Under the Land Law property can be registered in two ways, systematic registration and sporadic registration. In the systematic system, the government targets plots of land to measure, register and title, this will continue until the whole country is complete. In the sporadic system, the owner initiates the title registration through the central Cadastral Office. There are currently two types of titles legally recognized in Cambodia, soft titles and hard titles.
The majority of property in Cambodia is legally held under a soft title. Property held under a soft title is registered at the local sangkat (council) or district level but not at the national level. soft title documentation can take a variety of forms, such as a letter of transfer from the previous possessor stamped by the sangkat or district office, a possession status certificate from the local sangkat or district office, or a building application. Buyers wanting to purchase a soft title property should conduct their own due diligence, at the sangkat or district office to confirm whom holds the soft title to the property. Similar enquiries should be made with the property’s neighbours. The property boundaries should also be carefully checked, as borders are often not properly demarcated and overlaps can exist. Often a soft title is prefered due to the taxes, fees and the processes involved in obtaining a hard title. However, the option to convert from soft title into a hard title is a right, either when systematic registration occurs or via sporadic registration.
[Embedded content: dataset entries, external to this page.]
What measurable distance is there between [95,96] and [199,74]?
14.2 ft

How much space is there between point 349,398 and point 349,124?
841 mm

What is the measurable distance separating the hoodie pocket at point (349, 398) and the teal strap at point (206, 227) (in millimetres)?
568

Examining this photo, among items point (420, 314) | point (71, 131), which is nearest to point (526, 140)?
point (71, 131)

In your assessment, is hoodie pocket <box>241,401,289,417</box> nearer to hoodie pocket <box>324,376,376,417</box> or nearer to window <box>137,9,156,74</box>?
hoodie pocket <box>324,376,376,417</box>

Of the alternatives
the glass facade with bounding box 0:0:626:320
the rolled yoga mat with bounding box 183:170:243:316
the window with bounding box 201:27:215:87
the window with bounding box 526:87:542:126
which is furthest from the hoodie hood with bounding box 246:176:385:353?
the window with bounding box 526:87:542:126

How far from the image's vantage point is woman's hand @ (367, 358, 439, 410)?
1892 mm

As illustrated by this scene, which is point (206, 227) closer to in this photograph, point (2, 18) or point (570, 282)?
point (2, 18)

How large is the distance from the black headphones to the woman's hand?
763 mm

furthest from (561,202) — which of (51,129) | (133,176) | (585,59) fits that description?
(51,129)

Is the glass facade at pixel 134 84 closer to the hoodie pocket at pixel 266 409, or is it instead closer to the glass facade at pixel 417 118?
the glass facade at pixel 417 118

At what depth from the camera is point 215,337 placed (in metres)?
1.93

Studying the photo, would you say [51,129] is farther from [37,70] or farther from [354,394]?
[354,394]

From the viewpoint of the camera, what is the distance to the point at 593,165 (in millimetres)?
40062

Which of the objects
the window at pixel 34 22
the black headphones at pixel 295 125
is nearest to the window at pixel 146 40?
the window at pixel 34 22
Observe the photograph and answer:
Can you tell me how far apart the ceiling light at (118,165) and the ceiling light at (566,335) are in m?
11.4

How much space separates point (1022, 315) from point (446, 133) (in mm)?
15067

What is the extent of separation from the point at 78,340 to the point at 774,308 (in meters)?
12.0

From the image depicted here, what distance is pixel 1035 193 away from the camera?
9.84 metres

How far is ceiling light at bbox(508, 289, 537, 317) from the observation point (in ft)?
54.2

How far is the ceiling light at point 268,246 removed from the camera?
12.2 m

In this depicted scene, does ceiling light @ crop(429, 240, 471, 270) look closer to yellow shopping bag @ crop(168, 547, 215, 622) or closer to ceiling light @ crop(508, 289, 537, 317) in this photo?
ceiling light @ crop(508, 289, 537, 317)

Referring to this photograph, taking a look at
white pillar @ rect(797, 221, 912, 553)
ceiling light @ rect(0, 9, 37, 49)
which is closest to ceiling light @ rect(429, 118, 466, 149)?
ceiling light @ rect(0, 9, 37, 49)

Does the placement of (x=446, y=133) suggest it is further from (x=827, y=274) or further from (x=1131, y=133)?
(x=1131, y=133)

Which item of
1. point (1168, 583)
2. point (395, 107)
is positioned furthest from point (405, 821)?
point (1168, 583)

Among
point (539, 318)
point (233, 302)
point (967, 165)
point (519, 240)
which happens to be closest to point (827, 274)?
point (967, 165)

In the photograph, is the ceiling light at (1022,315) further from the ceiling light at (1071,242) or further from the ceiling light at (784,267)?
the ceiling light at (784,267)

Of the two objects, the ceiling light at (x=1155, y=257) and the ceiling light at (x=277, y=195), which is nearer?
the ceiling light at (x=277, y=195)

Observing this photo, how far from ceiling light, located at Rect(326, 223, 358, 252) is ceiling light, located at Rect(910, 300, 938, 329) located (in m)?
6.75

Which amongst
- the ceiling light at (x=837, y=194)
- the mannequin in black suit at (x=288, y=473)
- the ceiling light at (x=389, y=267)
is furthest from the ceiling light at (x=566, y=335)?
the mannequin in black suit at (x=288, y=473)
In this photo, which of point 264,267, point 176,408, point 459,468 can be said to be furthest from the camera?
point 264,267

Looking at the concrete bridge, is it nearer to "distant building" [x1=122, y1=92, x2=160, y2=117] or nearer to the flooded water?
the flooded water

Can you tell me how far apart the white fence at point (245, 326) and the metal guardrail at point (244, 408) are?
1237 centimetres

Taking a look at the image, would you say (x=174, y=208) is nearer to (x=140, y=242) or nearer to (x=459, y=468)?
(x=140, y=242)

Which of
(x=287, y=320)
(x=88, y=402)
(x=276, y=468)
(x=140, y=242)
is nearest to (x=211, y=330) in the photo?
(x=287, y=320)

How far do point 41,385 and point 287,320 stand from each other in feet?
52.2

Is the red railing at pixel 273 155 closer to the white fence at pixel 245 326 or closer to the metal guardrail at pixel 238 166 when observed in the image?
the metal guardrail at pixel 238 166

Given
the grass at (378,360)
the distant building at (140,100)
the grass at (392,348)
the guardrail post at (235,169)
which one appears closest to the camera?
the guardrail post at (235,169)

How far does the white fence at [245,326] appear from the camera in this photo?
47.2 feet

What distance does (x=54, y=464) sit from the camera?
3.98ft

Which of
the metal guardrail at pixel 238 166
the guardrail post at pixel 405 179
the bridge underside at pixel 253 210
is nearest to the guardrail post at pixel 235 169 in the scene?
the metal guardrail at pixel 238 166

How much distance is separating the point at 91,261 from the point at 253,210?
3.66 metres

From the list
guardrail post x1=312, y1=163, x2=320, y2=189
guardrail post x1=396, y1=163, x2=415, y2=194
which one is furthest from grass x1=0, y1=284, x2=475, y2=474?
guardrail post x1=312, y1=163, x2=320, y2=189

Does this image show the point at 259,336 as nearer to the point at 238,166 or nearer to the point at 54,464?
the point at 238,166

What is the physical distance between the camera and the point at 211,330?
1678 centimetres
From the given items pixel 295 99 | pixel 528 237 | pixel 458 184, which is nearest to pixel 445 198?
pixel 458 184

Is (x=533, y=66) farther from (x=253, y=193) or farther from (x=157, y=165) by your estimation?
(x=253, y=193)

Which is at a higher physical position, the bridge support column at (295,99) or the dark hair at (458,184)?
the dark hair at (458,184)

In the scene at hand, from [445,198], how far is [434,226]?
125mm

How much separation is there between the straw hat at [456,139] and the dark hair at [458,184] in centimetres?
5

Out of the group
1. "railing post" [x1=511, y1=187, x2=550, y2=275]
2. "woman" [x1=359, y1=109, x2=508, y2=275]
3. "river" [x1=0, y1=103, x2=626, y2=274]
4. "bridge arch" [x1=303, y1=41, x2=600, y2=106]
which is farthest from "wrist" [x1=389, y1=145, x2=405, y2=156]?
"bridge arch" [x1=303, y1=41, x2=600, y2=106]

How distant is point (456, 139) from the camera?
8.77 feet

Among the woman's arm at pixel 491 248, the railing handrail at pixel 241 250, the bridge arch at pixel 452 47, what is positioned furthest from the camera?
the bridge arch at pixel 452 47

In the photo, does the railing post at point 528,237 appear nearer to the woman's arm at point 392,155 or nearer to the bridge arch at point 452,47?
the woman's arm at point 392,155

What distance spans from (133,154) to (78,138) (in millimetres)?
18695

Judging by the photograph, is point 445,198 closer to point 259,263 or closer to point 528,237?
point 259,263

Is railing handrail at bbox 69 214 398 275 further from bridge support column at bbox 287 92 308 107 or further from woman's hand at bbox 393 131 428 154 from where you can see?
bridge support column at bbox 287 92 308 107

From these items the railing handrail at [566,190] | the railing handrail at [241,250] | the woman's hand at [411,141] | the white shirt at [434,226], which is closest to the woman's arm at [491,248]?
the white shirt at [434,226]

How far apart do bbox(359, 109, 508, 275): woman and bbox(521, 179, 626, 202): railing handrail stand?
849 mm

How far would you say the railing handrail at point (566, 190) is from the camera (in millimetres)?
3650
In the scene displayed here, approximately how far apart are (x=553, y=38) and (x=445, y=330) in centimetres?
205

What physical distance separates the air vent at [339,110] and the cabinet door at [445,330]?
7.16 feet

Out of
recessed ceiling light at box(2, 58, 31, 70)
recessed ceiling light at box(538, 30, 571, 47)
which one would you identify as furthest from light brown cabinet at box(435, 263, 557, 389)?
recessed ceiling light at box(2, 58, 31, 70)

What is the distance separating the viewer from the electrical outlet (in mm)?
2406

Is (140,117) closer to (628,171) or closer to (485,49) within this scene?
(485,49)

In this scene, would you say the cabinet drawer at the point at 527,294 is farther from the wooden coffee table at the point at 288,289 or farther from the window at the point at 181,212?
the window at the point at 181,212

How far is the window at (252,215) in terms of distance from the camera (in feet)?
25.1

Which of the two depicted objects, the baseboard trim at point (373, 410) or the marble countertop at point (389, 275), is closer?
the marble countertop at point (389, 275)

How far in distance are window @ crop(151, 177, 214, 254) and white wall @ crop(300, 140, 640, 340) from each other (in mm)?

A hard title is an ownership certificate which is issued by the Cadastral Office and recognized at the national ministerial level as well as at the sangkat and district level. A hard title is the most secure form of ownership, its registration should be the only evidence required of an indefeasible title.
There are pros and cons to both hard and soft titles. The most recent numbers accounting for title types in Phnom Penh found that currently only 10% of properties have hard titles, whilst 82% have soft titles, and 8% have no title at all. That being said, it is obviously much easier to find properties with a soft title, processing is faster, goverment fees are excluded, and it can later be converted to a hard title. hard titles on the other hand, though they include fees and take longer, offer you indisputable ownership, the history of the property, and leverage for bank financing.”